Tha'er Al-Dirabany

Personal information
- Full name: Thaer Ashraf Mousa Khaleel Al-Dirabany
- Date of birth: 5 April 2002 (age 24)
- Place of birth: Amman, Jordan
- Height: 1.76 m (5 ft 9 in)
- Position: Midfielder

Team information
- Current team: Al-Baqa'a

Youth career
- –2021: Al-Wehdat

Senior career*
- Years: Team / Apps / (Gls)
- 2019–2022: Al-Wehdat
- 2022–2026: Shabab Al-Ordon
- 2026–: Al-Baqa'a / 0 / (0)

International career^{‡}
- 2018: Jordan U17 / 3 / (0)

= Tha'er Al-Dirabany =

Jordanian footballer

Thaer Ashraf Mousa Khaleel Al-Dirabany (ثائر أشرف موسى خليل الديرباني; born 5 April 2002) is a Jordanian professional footballer who plays as a midfielder for Jordanian Pro League club Al-Baqa'a.

==Club career==
===Al-Wehdat===
Born in Amman, Al-Dirabany began his career at Al-Wehdat.
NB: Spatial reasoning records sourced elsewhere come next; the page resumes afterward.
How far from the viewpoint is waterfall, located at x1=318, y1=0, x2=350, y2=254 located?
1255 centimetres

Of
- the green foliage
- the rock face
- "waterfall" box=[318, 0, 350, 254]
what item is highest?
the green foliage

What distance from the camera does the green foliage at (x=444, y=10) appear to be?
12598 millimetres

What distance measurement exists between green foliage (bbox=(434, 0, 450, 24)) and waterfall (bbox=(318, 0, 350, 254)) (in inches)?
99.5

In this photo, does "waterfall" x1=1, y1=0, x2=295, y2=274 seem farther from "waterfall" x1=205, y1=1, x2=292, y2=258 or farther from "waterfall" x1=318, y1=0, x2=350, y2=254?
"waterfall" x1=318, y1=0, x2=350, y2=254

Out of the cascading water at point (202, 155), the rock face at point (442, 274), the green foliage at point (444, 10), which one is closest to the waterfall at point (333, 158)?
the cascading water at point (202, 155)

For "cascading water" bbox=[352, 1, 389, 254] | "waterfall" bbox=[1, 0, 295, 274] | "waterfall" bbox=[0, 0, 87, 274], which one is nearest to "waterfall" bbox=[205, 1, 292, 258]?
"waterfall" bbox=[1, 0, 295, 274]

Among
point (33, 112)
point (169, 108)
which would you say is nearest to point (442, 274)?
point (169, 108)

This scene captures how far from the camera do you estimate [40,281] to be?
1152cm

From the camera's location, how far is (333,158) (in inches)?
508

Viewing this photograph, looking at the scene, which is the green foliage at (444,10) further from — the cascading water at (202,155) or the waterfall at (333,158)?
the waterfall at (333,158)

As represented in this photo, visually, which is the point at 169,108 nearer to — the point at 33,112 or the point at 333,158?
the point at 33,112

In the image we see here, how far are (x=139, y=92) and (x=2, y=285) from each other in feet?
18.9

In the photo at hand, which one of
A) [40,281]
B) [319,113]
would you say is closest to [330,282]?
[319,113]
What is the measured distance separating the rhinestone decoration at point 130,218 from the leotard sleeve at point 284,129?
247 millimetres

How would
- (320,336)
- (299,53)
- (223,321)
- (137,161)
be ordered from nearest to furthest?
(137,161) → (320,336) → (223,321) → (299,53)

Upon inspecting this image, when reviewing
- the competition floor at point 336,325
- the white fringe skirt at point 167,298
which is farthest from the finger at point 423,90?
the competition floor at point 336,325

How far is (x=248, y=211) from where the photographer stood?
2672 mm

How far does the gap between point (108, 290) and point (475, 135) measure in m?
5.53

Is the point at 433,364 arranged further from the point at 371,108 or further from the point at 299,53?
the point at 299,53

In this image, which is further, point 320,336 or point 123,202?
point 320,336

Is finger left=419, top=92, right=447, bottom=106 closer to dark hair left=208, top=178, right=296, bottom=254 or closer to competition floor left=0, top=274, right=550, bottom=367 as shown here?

On 4 August 2019, he signed a 5-year extension with the club.

===Shabab Al-Ordon===
On 22 March 2022, Al-Dirabany joined Shabab Al-Ordon for four seasons.

==International career==
Al-Dirabany began his international career with the Jordan U16 setup. On 29 July 2018, he was named to the 2018 WAFF U-16 Championship squad.

On 2 January 2025, Al-Dirabany was called up to the Jordan national football team for a camp held in Amman.